En cause ? La technologie maison PurePulse, intégrée aux modèles Charge HR et Surge de Fitbit, censée transmettre le moindre battement cardiaque émis lors d’un effort. Selon les plaignants, ces bracelets connectés sous-estiment leur rythme cardiaque. Les plaignants réclament des dommages et intérêts compensatoires et punitifs.

« Cet échec n’a pas empêché Fitbit de promouvoir sa technologie de surveillance du rythme cardiaque », peut-on lire dans la plainte. « Fitbit trompe le public et ses clients ».
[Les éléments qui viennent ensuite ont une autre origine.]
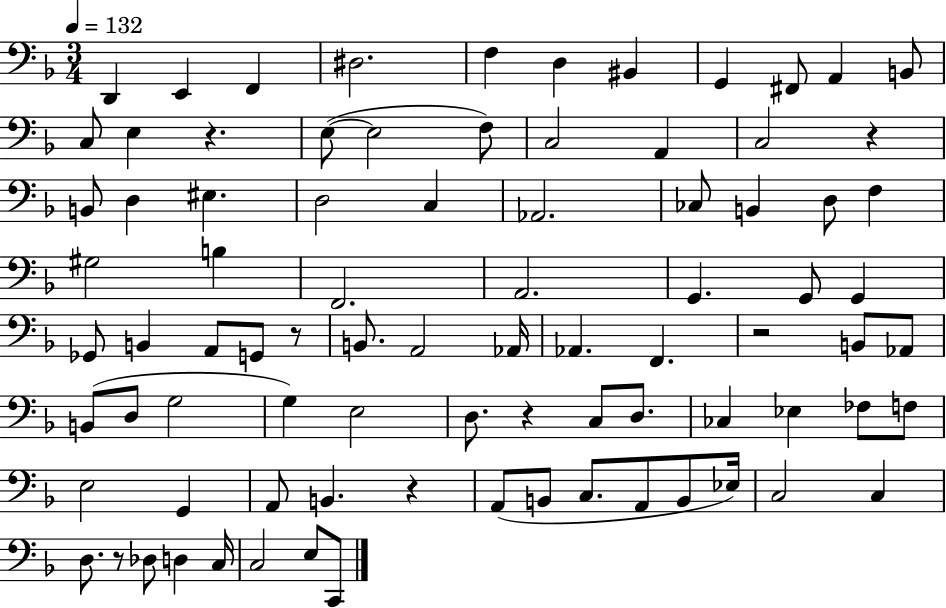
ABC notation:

X:1
T:Untitled
M:3/4
L:1/4
K:F
D,, E,, F,, ^D,2 F, D, ^B,, G,, ^F,,/2 A,, B,,/2 C,/2 E, z E,/2 E,2 F,/2 C,2 A,, C,2 z B,,/2 D, ^E, D,2 C, _A,,2 _C,/2 B,, D,/2 F, ^G,2 B, F,,2 A,,2 G,, G,,/2 G,, _G,,/2 B,, A,,/2 G,,/2 z/2 B,,/2 A,,2 _A,,/4 _A,, F,, z2 B,,/2 _A,,/2 B,,/2 D,/2 G,2 G, E,2 D,/2 z C,/2 D,/2 _C, _E, _F,/2 F,/2 E,2 G,, A,,/2 B,, z A,,/2 B,,/2 C,/2 A,,/2 B,,/2 _E,/4 C,2 C, D,/2 z/2 _D,/2 D, C,/4 C,2 E,/2 C,,/2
La marque dément ces accusations qu’elle juge sans fondement et continue de soutenir la fiabilité de ses produits, dont ses équipes valident les performances.

L’un des plaignants assure avoir calculé son rythme cardiaque avec un trainer manuel, qui a enregistré 160 battements par minutes quand son Fitbit affichait 82 bpm.

« Avec une telle marge d’erreur, le traqueur d’activité est inutile en tant que dispositif de surveillance du rythme cardiaque », martèle encore la plainte.

C’est un autre volet judiciaire qui s’ouvre pour Fitbit, déjà aux prises avec Jawbone concernant des accusations de siphonnage d’employés et vols de secrets commerciaux.